In a previous blog post we discussed what CRPS is and how it can affect patients. Here are the highlights:
- CRPS, previously known as RSD, is a nervous system response to an injury sending the body into “fight or flight” mode when reacting to the world around us
- Symptoms of CRPS include disproportionate pain to an otherwise non-painful stimulus, hair and nail changes, swelling, stiff joints and hypersensitivity, skin color or temperature changes in the affected limb
- Once diagnosed with CRPS, patients often meet a pain management doctor, who may be able to help with management of associated symptoms
- Our specialists at Ascend Hand Therapy will address symptoms of CRPS as well as the root cause, nervous system disfunction. Approaches to treating CRPS include:
- “Scrub and carry” - loading tissues for deep sensory input, which is perceived as calming to the overactive nervous system
- Laterality training – presenting the brain with activities/tasks that require specific attention to one side of the body over the other, for the ability to localize sensation, pain, and movement
- Mirror therapy – using the mirror image of the unaffected limb to help retrain the brain to associate “normalized” functioning and appearance to the affected limb
Winter Is Here!
With the chill in the air, many of our hand therapy patients also feel a chill in their bones!
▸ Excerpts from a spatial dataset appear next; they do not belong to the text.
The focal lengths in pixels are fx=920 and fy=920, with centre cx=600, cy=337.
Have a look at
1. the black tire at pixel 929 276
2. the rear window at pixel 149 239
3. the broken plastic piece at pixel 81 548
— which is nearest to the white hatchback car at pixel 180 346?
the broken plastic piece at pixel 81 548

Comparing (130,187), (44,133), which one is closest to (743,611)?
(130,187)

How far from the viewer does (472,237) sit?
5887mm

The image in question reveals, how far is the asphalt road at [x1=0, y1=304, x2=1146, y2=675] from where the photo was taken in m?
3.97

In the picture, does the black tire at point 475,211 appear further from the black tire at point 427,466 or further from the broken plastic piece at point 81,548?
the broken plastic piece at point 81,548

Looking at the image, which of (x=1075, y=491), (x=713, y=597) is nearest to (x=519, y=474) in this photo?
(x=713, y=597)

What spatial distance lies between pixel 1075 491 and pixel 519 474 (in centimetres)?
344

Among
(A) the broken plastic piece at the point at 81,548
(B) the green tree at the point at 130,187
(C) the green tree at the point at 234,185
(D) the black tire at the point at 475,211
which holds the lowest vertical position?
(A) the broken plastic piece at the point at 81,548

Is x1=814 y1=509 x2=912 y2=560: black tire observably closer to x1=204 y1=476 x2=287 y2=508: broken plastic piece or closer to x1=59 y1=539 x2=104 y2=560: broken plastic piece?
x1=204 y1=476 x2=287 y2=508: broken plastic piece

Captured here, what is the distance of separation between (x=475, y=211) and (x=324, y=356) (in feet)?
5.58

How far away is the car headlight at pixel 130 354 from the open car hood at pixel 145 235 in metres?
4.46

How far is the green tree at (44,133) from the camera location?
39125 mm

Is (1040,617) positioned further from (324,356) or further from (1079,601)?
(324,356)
Our bodies are sensitive to our environment. Change in weather can play a huge role in how our tissues move, feel, and function.
This time of year, can be more troublesome for individuals living with chronic conditions, such as CRPS and even arthritis.
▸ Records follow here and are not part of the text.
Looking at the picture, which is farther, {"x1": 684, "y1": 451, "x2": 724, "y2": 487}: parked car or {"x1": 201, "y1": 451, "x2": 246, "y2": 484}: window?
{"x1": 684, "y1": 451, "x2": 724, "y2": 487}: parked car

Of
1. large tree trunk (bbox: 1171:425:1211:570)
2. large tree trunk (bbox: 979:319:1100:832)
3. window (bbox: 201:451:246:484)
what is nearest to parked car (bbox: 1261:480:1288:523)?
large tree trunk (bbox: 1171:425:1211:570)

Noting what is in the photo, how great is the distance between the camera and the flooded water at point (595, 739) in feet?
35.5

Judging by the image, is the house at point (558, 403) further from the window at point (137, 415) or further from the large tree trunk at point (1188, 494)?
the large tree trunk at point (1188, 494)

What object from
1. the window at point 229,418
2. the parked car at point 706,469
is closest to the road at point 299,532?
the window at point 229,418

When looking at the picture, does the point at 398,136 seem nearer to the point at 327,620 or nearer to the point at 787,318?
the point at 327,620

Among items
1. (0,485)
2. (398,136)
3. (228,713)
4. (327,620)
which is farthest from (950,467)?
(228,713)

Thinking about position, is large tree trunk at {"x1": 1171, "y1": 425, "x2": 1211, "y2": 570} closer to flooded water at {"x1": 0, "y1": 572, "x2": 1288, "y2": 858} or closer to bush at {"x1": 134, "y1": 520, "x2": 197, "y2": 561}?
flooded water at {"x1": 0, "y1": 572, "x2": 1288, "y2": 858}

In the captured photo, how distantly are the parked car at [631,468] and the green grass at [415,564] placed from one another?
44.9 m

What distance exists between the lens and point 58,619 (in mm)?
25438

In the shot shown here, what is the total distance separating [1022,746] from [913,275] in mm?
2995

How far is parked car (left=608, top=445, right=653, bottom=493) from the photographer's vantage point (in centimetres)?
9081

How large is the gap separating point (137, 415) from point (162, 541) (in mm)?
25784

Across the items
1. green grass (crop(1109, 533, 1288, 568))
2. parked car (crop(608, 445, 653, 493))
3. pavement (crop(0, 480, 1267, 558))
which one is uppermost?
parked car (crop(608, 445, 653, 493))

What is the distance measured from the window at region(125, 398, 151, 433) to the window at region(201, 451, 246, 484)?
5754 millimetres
Knowing the quick facts on CRPS can better equip a person to limit painful activity and sustaining heightened pain states which perpetuate CRSP. Some tools for limiting and decreasing pain include compressive gloves, weight bearing (scrub and carry protocol), desensitization techniques (such as different textures or fabrics), electrical stimulation for pain management, and maximizing functional use of the affected limb (particularly in pain free ranges).
Remember: Movement is Medicine! Movement helps keep blood flowing to tissues, bringing nutrients and warmth to tissues.